## Information provided
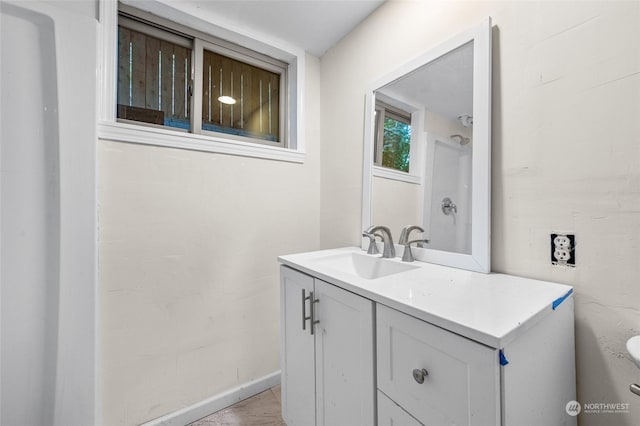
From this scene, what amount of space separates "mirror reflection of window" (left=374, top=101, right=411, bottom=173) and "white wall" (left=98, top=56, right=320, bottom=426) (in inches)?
24.8

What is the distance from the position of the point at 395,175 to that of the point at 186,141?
1.19 metres

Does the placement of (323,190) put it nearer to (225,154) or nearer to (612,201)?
(225,154)

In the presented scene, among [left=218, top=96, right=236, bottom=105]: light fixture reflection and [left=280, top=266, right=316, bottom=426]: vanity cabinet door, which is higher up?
[left=218, top=96, right=236, bottom=105]: light fixture reflection

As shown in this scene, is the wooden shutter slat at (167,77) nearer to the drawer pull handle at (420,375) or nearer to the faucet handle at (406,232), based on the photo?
the faucet handle at (406,232)

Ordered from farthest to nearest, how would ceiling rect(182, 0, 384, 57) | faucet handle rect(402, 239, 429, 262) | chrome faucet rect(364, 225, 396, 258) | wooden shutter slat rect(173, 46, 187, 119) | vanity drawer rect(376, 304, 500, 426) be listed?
wooden shutter slat rect(173, 46, 187, 119) < ceiling rect(182, 0, 384, 57) < chrome faucet rect(364, 225, 396, 258) < faucet handle rect(402, 239, 429, 262) < vanity drawer rect(376, 304, 500, 426)

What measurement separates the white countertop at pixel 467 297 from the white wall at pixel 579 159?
4.8 inches

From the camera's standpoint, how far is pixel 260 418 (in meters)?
1.53

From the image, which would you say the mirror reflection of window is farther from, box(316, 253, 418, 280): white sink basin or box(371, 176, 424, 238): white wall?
box(316, 253, 418, 280): white sink basin

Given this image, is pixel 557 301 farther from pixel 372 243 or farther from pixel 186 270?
pixel 186 270

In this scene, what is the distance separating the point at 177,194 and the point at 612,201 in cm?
181

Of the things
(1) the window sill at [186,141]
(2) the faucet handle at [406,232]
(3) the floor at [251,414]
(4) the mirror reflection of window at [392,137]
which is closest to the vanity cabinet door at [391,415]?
(2) the faucet handle at [406,232]

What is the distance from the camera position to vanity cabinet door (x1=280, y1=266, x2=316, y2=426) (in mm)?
1164

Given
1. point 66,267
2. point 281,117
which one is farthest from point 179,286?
point 281,117

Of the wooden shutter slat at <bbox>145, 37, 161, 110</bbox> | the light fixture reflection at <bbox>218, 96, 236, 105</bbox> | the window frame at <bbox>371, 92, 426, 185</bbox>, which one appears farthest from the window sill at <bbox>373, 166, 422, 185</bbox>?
the wooden shutter slat at <bbox>145, 37, 161, 110</bbox>
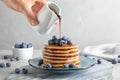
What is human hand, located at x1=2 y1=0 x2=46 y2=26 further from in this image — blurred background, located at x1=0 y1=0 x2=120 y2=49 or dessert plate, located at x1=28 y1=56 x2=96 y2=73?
blurred background, located at x1=0 y1=0 x2=120 y2=49

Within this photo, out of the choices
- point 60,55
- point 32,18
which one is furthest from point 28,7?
point 60,55

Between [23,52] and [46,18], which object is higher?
[46,18]

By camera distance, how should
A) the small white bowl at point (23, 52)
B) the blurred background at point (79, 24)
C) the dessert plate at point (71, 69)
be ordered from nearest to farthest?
the dessert plate at point (71, 69), the small white bowl at point (23, 52), the blurred background at point (79, 24)

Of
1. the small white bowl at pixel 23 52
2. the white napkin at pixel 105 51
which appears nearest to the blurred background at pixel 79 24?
the white napkin at pixel 105 51

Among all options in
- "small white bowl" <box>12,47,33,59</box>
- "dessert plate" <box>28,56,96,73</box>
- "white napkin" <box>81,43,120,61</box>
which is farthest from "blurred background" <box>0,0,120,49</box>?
"dessert plate" <box>28,56,96,73</box>

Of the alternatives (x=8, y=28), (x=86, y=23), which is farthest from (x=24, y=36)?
(x=86, y=23)

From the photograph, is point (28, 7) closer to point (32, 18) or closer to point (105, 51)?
point (32, 18)

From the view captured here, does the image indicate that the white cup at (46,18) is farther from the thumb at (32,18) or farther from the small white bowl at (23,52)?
the small white bowl at (23,52)

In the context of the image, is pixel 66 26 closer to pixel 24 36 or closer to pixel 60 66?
pixel 24 36
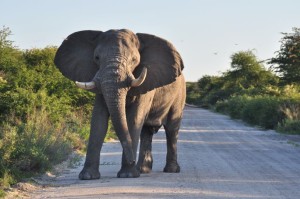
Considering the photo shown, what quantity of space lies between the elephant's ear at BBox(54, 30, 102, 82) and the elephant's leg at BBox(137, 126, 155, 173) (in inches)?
75.0

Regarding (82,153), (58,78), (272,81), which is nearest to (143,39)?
(82,153)

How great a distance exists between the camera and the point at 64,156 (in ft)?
53.9

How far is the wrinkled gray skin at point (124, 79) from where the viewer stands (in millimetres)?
11953

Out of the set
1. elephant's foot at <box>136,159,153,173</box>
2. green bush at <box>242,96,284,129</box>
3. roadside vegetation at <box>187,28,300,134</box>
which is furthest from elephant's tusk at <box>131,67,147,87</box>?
green bush at <box>242,96,284,129</box>

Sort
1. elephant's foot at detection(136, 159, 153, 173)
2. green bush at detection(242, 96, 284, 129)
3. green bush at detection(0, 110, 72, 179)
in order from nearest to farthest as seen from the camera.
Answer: green bush at detection(0, 110, 72, 179) < elephant's foot at detection(136, 159, 153, 173) < green bush at detection(242, 96, 284, 129)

## Written instruction
Turn the data above into a Markdown table, starting at the line that contains "Out of the set" and ending at the last line of the data. Use the columns No. and Text, give each line its own numbered row, and skip blank lines.

## Response below
| No. | Text |
|---|---|
| 1 | Out of the set |
| 2 | 1. elephant's foot at <box>136,159,153,173</box> |
| 3 | 2. green bush at <box>242,96,284,129</box> |
| 4 | 3. roadside vegetation at <box>187,28,300,134</box> |
| 5 | which is furthest from elephant's tusk at <box>131,67,147,87</box>? |
| 6 | green bush at <box>242,96,284,129</box> |
| 7 | Sort |
| 8 | 1. elephant's foot at detection(136, 159, 153, 173) |
| 9 | 2. green bush at detection(242, 96, 284, 129) |
| 10 | 3. green bush at detection(0, 110, 72, 179) |
| 11 | in order from nearest to farthest as seen from the camera. |
| 12 | Answer: green bush at detection(0, 110, 72, 179) < elephant's foot at detection(136, 159, 153, 173) < green bush at detection(242, 96, 284, 129) |